-- Start of Listing --
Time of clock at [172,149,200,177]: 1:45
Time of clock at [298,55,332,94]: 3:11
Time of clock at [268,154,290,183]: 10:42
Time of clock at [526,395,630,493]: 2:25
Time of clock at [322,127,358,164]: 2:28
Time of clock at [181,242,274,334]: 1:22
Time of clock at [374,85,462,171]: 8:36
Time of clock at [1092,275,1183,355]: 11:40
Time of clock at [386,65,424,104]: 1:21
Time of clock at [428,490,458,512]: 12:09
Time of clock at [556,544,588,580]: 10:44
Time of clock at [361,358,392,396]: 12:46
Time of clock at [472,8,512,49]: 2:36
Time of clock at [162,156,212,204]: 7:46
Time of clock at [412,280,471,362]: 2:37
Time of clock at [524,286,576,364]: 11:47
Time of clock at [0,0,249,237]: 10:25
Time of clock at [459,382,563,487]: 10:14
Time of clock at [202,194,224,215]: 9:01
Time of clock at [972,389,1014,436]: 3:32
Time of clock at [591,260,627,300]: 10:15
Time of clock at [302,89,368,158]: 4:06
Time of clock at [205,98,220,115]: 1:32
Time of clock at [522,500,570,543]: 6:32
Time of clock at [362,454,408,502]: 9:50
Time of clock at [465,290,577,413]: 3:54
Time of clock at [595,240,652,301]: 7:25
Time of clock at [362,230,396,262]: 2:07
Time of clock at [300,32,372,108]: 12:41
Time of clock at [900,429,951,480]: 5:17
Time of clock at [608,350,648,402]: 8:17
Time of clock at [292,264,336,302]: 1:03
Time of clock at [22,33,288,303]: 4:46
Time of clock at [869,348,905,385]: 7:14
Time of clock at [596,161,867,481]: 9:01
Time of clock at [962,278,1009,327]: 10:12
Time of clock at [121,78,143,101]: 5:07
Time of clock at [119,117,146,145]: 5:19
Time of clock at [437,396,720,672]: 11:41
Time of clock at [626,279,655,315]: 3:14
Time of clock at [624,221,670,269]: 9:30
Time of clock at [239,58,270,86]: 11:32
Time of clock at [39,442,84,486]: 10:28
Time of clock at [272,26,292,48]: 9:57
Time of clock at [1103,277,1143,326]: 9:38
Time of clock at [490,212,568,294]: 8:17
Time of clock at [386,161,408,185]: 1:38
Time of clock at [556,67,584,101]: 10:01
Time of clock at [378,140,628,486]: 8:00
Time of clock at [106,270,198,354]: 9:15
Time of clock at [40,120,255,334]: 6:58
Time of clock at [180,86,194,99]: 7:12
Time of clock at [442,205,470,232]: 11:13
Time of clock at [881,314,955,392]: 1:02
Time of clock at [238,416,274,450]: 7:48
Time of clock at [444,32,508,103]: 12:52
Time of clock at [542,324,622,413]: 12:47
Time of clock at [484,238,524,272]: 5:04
-- End of Listing --
§ **Instructions for the task**: Rewrite the items from the line with "Time of clock at [556,67,584,101]: 10:01" through the final item, changing "Time of clock" to "Time shown by clock" and leaving everything else unchanged.

§ **Final result**:
Time shown by clock at [556,67,584,101]: 10:01
Time shown by clock at [378,140,628,486]: 8:00
Time shown by clock at [106,270,198,354]: 9:15
Time shown by clock at [40,120,255,334]: 6:58
Time shown by clock at [180,86,194,99]: 7:12
Time shown by clock at [442,205,470,232]: 11:13
Time shown by clock at [881,314,955,392]: 1:02
Time shown by clock at [238,416,274,450]: 7:48
Time shown by clock at [444,32,508,103]: 12:52
Time shown by clock at [542,324,622,413]: 12:47
Time shown by clock at [484,238,524,272]: 5:04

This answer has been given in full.